### Task to carry out
Below are records to write out exactly; drop the pictures when you do.

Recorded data

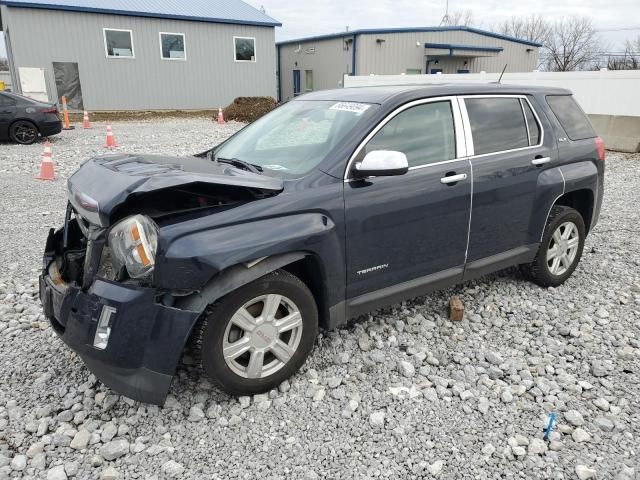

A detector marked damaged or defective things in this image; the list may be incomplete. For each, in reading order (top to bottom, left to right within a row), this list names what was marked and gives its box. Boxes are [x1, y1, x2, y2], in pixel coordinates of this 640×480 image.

crumpled hood [67, 155, 282, 228]
broken headlight housing [109, 214, 159, 278]
broken headlight [109, 214, 159, 278]
damaged suv [41, 85, 604, 404]
detached front bumper [39, 258, 199, 404]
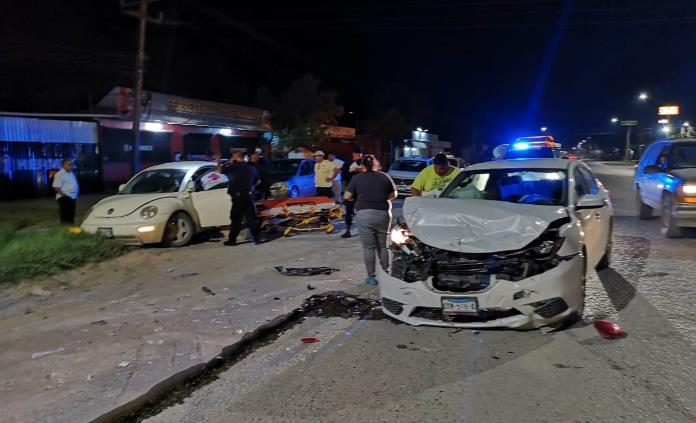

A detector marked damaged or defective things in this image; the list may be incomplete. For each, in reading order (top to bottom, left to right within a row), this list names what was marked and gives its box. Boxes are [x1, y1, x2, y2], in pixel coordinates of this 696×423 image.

white damaged sedan [81, 162, 228, 248]
crumpled car hood [400, 197, 568, 253]
white damaged sedan [378, 159, 612, 332]
broken front bumper [378, 255, 584, 332]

### Response to this exercise
A detector marked damaged or defective things in this image; the list may be incomplete. For each, in reading order (top to bottom, left to right within a row), this list names what was marked and gives its box. Boxes are [x1, y1, x2, y2], in pixel coordinates of this 640×480 image.

crumpled hood [67, 155, 282, 228]
broken headlight housing [109, 214, 159, 278]
broken headlight [109, 214, 159, 278]
damaged suv [41, 85, 604, 404]
detached front bumper [39, 258, 199, 404]

A detector marked damaged or defective things in this image; the list may be incomplete. For each, in reading order (top to bottom, left to right within a row), this list names what was marked and gives its box. Boxes are [x1, y1, x2, y2], in pixel coordinates of this 696×423 image.

white damaged sedan [81, 162, 228, 248]
crumpled car hood [400, 197, 568, 253]
white damaged sedan [378, 159, 612, 332]
broken front bumper [378, 255, 584, 332]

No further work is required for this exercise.